Question 173842
Generally, I select my variables for word problems so that what I am solving for is the required answer.  But in this case, it seems more straightforward to solve for the number of skirts and blouses in inventory at the start.


So:  {{{s}}} is the beginning number of skirts, and {{{b}}} is the beginning number of blouses.


We know that the value of all the skirts at the beginning must be {{{45s}}} and the value of all the blouses must be {{{35s}}}.  Furthermore we know that the value of the entire inventory is $51,750.


So we can write:  {{{45s+35b=51750}}}   (Eq. 1)


The value of the one-half of the skirts that sold must be {{{(45/2)s}}} and the value of the two-thirds of the blouses that sold must be {{{(2/3)(35b)}}} and the sum of these two expressions must be the total revenue, or $30,600.
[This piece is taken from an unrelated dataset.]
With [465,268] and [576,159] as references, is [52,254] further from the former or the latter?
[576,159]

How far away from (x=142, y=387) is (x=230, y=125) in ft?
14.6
Now we can write:  {{{(45/2)s+(70/3)b=30600}}}  (Eq. 2)


Multiply Equation 2 by -6:


{{{-135s-140b=-183600}}}  (Eq. 3)


Multiply Equation 1 by 4:


{{{180s+140b=207000}}}  (Eq. 4)


Add Equation 3 and Equation 4, term by term:


{{{-135s+180s-140b+140b=-183600+207000}}}


{{{45s=23400}}}


{{{s=520}}}


Take this value for {{{s}}} and substitute into Equation 1:


{{{45(520)+35b=51750}}}


{{{35b=28350}}}


{{{b=810}}}


So, the store started with 520 skirts, but sold half of them, leaving 260 in stock.  Also, the store started with 810 blouses, but sold two-thirds of them, leaving one-third in stock {{{810/3=270}}}.